The same lack of cultural and belief understanding has been repeated in Afghanistan, and, not so strangely, even here in the U.S. Too many of those on the far right simply do not or cannot understand the cultural and political concerns of even moderates, let alone liberals, and the same is true for the liberals who fail to understand those on the far right, whose beliefs are, in effect, who they are.

Yet policy-makers who don’t understand much of their own culture and have trouble working out legislation to benefit all Americans continued to believe that they could create a democratic nation in a culture that has no history of or understanding of democracy?

And now, everyone is shocked that the Afghan government folded so quickly? I strongly doubt that most of the front-line U.S. military members who served there are. So why is it all such a surprise? Because too many were wedded to an impossible illusion?

5 thoughts on “The Afghanistan Illusion”

  1. Postagoras says:

    A common thread in your books is when policy-makers actually face consequences for their decisions. Like when they get dosed with truth serum before a press conference, or have a ship ram their military space station at half light speed.
    Is this wish-fulfillment on your part? If you could wave your authorial magic wand, what consequences would be visited on policy-makers in the USA?

    1. The rapid collapse of the Afghan government, once direct U.S. support was removed, has been predictable for years.

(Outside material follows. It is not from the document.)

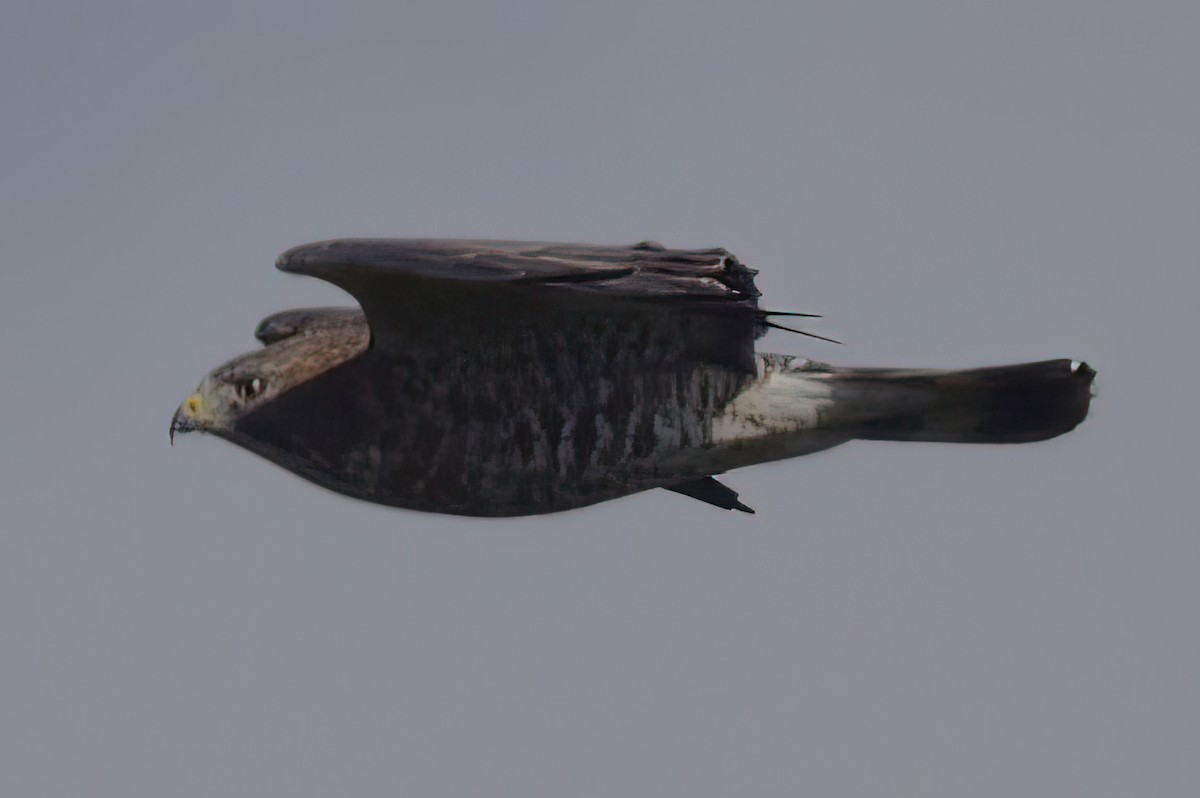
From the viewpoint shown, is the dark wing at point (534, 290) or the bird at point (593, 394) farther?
the bird at point (593, 394)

Right now, the consequences will likely fall on Biden, which is ironic, since he opposed going into Afghanistan in the first place, while little blame will fall on George W. Bush, who was behind it. Right now, politics determines who gets blamed, rather than a reasoned analysis. In the end, however, people do pay for their decisions. The Afghan people will pay for tolerating corruption and for not standing up to the Taliban. There are always costs. The American people have already paid a fairly hefty price for failing to understand how the world works. I’d have to say that, in my books, often the protagonist is able to make policy-makers pay for taking profitable or political actions that are unwise, but those protagonists aren’t always that successful in changing society — except sometimes by destroying institutions and remaking them, and that does impose a huge price on the population.

      For starters, in the present situation, I wonder what would happen if all the conservative anti-vaxxers came down with COVID and either died or suffered long-COVID. You can finagle a way to make that happen in books, but real life is much messier, which is why I’ve been more successful as an author than I was as a low-level political appointee.

  2. RRCRrea says:

    No empire ever really has had any luck conquering Afghanistan and keeping it. We’re just the last in a long, long line of failures. So both maxims about the futility of getting involved in a land war in Asia and history being doomed to repeat itself were in play from the get-go.

  3. Tom says:

    Report from the Inspector General on Afghanistan:
    https://www.sigar.mil/interactive-reports/what-we-need-to-learn/index.html

    The report seems to support your views but brings to mind another question related to Tim’s “rule-based deterministic system” for planning and monitoring performance. Over the years there have been reports of not only overpriced military contracts but poor quality products delivered by those who get US Defense Contracts. As the military appears to be able to get to any corner of the world faster and faster, and in force, it seems that the quality of logistics have deteriorated: even though recent as well as all 20th century wartime history shows battles and wars are won on the right stuff getting to the right place on time.

    From what you have written it seems as if the US Congress and the Pentagon would not use AI “rule-based deterministic systems” to identify the requirements for achieving policy goals and the practical ways to do that? Are the politicians and congressional systems too dominated by the military-industrial complex lobbyists (our level of corruption)?

    1. My personal feeling is that too often politicians judge military and other contracts by the number of jobs produced, especially in their districts, rather than how fast and how well the results are achieved. Compare NASA and Space-X, for example.